E' tornata in mare la Louise Michel
Ong salva 150 migranti ma Malta non lo vuole: altro respingimento illegale
Martedì è tornata in mare la Louise Michel, la nave umanitaria finanziata dall’artista britannico Banksy che prende il nome dall’anarchico francese del XIX secolo. Banksy, il più famoso artista di strada del mondo, nelle sue opere ha sempre affrontato il tema della crisi migratoria e ha voluto contribuire personalmente al sostentamento dell’imbarcazione che è anche una sua “opera”: dipinta di rosa e bianco riporta una ragazza che indossa un giubbotto di salvataggio e tiene in mano una boa a forma di cuore. La Louise Michel non attraversava la zona di ricerca e salvataggio dall’estate del 2020, quando aveva salvato 150 esuli al largo della Libia.

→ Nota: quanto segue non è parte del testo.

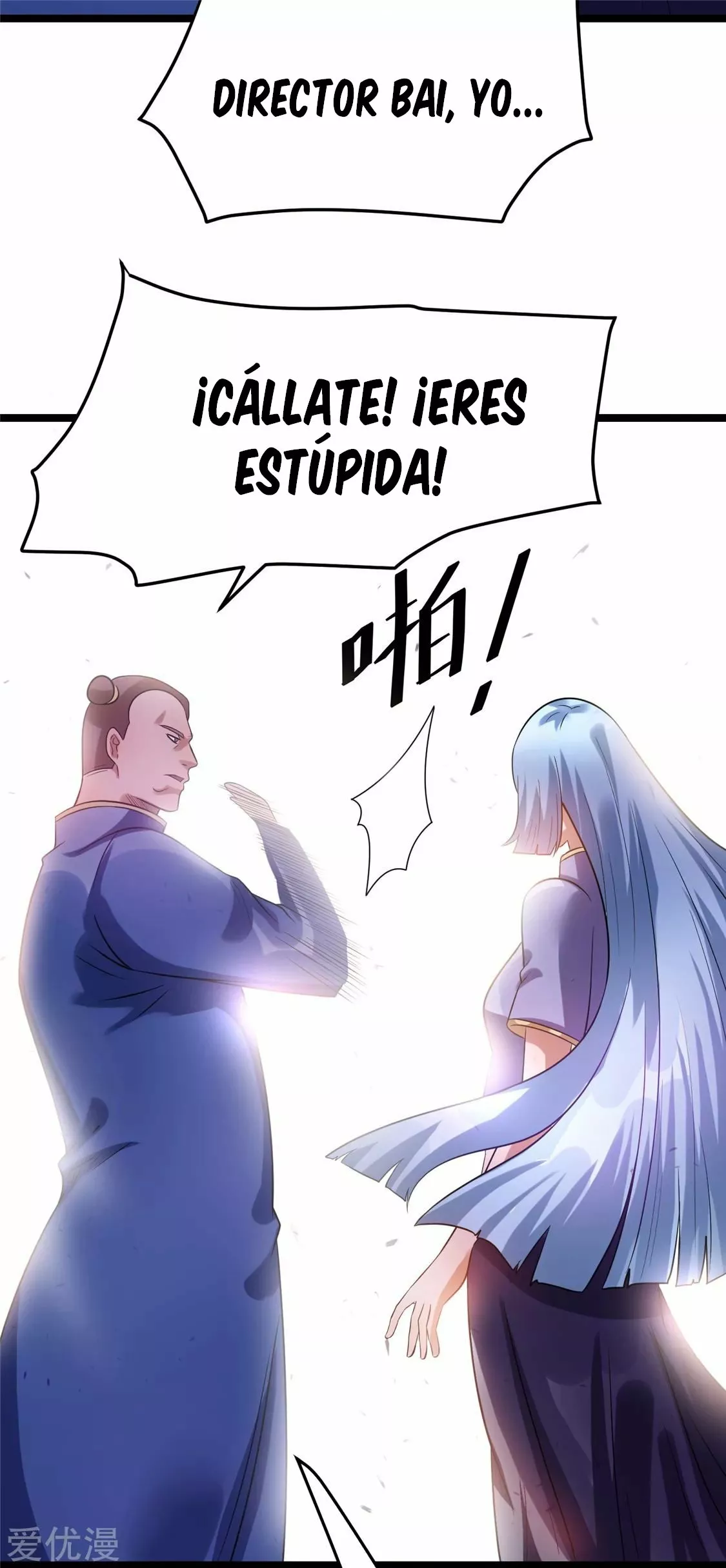 Página 31 del Manga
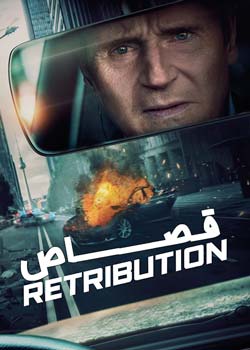 Retribution - قصاص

Dopo una lunga assenza in mare, “la Louise Michel è di nuovo operativa”, ha annunciato l’equipaggio su Twitter lunedì 3 gennaio. Poche ore dopo la nave ha salvato la vita a circa 110 persone nella zona di ricerca e salvataggio (SAR) di Malta nel Mediterraneo centrale su «una barca di legno che imbarcava acqua a causa del maltempo». È stato il Seabird, un aereo da ricognizione gestito dai soccorritori Sea-Watch, che per primo ha individuato i rifugiati in difficoltà, e ha passato la loro posizione sul Louise Michael. L’equipaggio della Louise Michel è riuscito a portare 31 rifugiati a bordo della loro nave, ma gli altri sono saliti sulla vicina piattaforma di gas offshore Miskar, che Shell gestisce per conto del governo tunisino.
La stessa Shell Tunisia Upstream ha confermato in una nota che alcuni migranti sono saliti sulla piattaforma offshore ieri intorno alle 20 e che hanno ricevuto «aiuti, in particolare acqua, cibo e vestiti asciutti». In un caso come questo, dove un’imbarcazione si trova in difficoltà nella zona di ricerca e soccorso maltese, dovrebbe essere Malta a coordinare il soccorso e fornire un porto sicuro. Dopo 14 ore dalla Louise Michel arriva la comunicazione che i profughi si trovano ancora sulla piattaforma «e che le autorità maltesi, che sono legalmente responsabili del coordinamento del loro salvataggio, si rifiutavano di comunicare». Siamo a martedì tardo pomeriggio, sulla scena si presentano due navi da guerra tunisine e una nave della cosiddetta Guardia costiera libica. Dalla nave Louise Michel assistono al trasbordo delle 80 persone su una delle due navi militari tunisine. L’operazione ha un nome ben preciso: è un respingimento illegale in piena regola. Solo che questa volta gli attori sono due: Malta, che come spesso accade finge di non vedere per lasciare campo libero nel suo spazio marittimo ai sequestratori libici travestiti da guardacoste (e in questo caso anche a delle non identificate navi della marina militare tunisina) e il colosso petrolifero Shell che è complice di violazione dei diritti umani.
«C’è da sperare che [i rifugiati] non siano stati restituiti all’inferno della Libia, ma nemmeno si può presumere che la Tunisia sia un paese terzo sicuro. Spettava a Malta salvare queste persone», ha spiegato Jacon Berkson, attivista dell’organizzazione di assistenza telefonica Alarm Phone: «in qualsiasi mondo sano, le forze armate di Malta interverrebbero in modo rapido e professionale per salvare le persone in difficoltà, indipendentemente dal motivo per cui hanno preso il mare in primo luogo. In un mondo normale sarebbe raro che le persone in cerca di rifugio abbiano bisogno di essere salvate perché viaggerebbero su una nave commerciale ben tenuta verso un paese a loro scelta».
Da Shell uno stringato comunicato in cui fanno sapere di avere «informato le autorità tunisine e lavorato a stretto contatto con loro per garantire la sicurezza delle persone a bordo della barca. Da allora sono stati trasferiti in sicurezza sulla nave della marina tunisina il 4 gennaio». Cosa si intenda per “in sicurezza” in quel lembo di mare in cui solo durante il periodo tra Natale e Capodanno sono state salvate più di 1.100 persone e dove oltre 32.400 persone sono state intercettate in mare e restituite in Libia nel 2021 è un mistero orribile ancora tutto da verificare.